[Exercise goal]
Answer these questions from the abstract on uncontrolled DCD donation below:
1. What share of all U.S. uncontrolled DCD donors to date were procured by one of the 57 OPOs?
2. By what method was graft survival determined?
3. From how many uncontrolled DCD donors were organs transplanted between 1996 and 2021?

[Reading passage]

━━━━━━━━━━━━━━━━━━━━━━━━━━━━━━

One organ procurement organization’s 26-year experience with uncontrolled DCD donation
John Edwards1, Sharon West1, Christine Radolovic1, Larry Suplee1, Richard D Hasz1.
1Gift of Life Donor Program, Philadelphia, PA, United States
Introduction: Uncontrolled DCD donation is an underutilized method of procurement in the U.S., with 44% of all uncontrolled DCD donors to date being procured by one of 57 OPOs. The purpose of this study is to demonstrate that uncontrolled DCD organ donation can lead to the successful retrieval of transplantable organs and to evaluate kidney and liver transplant outcomes for recipients of organs from uncontrolled DCD donors.
Methods: This is a retrospective single OPO, multi-center study. As a standard of practice the OPO routinely pursued uncontrolled DCD donors in the setting of hemodynamic instability and/or sudden cardiac arrest. The aggressive pursuit of these types of donors required the OPO to establish the following: an organizational expectation, training, active AOC oversight, a system to rapidly deploy resources, a communication plan with care-giving team members, and 24-hour organ preservation and surgical recovery support. Donor warm ischemic time was determined by the time from patient arrest to cross-clamp with most donors receiving CPR during that interval. Graft survival was determined by the Kaplan-Meier method. WIT, age, kidney PNF and DGF were further evaluated by donor Maastricht category.
Results: Between 1996 and 2021, 334 kidneys, 15 livers, 2 pancreata and 1 lung was transplanted from 262 uncontrolled DCD donors. The mean donor age was 33 years (r = 0.5 – 76, sd=15). The median warm ischemic time was 44 minutes (IQR = 22 - 83). Kidney graft survival was 84% at 6 months, 78% at 1 year and 71% at 3 years. Of the 15 livers transplanted, 9 grafts implanted prior to 2010 failed within 3 months, but all 3 of the grafts implanted in 2021 are functioning at 6 months post-transplant. Two of the liver grafts are functioning at 12 years post-transplant and one is functioning at 19 years post-transplant. The lung graft is functioning at 8 years post-transplant.
Conclusions: Uncontrolled DCDs provide acceptable kidney graft survival outcomes and represent a pool of organs that should be pursued for transplantation. OPOs should develop protocols to effectively recover organs from uncontrolled DCDs, particularly in light of promising new advancements in organ preservation.

━━━━━━━━━━━━━━━━━━━━━━━━━━━━━━

[Raw data]
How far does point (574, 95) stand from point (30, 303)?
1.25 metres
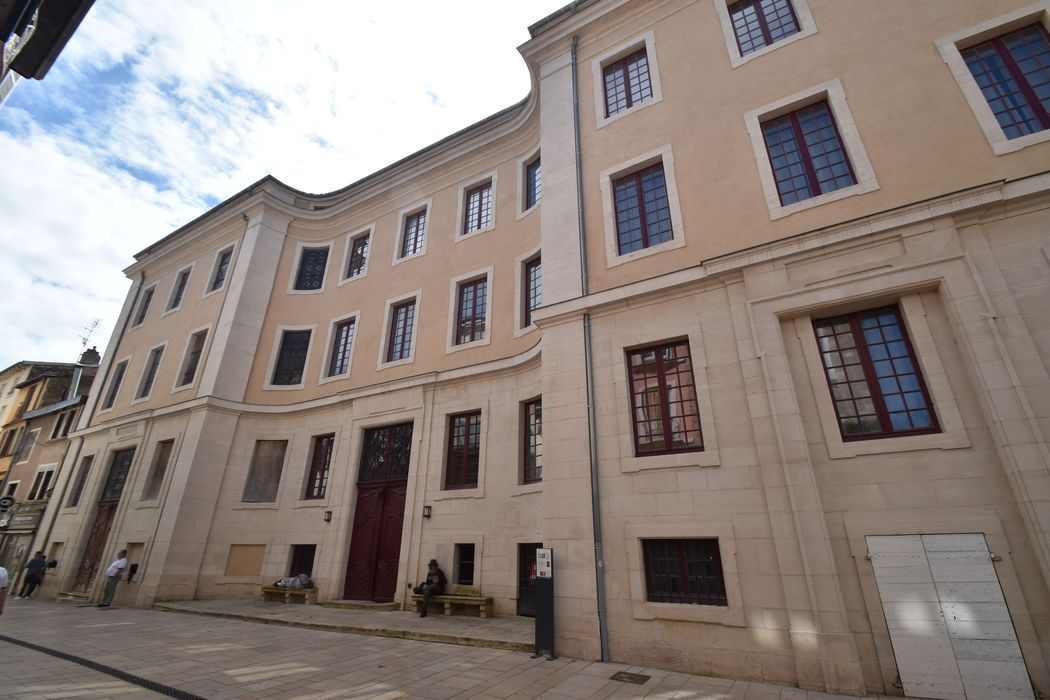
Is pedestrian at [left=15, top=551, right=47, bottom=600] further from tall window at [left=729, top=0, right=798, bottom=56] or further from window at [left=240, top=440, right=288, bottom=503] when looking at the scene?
tall window at [left=729, top=0, right=798, bottom=56]

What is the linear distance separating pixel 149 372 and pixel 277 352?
7220mm

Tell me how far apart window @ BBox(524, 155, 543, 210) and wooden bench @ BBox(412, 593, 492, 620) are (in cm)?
1097

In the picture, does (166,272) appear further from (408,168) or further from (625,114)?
(625,114)

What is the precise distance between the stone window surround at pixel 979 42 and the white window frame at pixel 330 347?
54.7 feet

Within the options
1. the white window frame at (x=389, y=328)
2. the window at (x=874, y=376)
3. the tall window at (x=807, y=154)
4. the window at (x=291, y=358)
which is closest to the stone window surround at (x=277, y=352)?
the window at (x=291, y=358)

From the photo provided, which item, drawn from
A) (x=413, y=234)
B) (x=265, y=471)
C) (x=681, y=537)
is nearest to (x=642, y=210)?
(x=681, y=537)

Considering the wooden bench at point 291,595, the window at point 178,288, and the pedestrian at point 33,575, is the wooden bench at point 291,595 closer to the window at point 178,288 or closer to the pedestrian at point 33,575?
the pedestrian at point 33,575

━━━━━━━━━━━━━━━━━━━━━━━━━━━━━━

[Finished exercise]
1. 44%
2. The Kaplan-Meier method
3. 262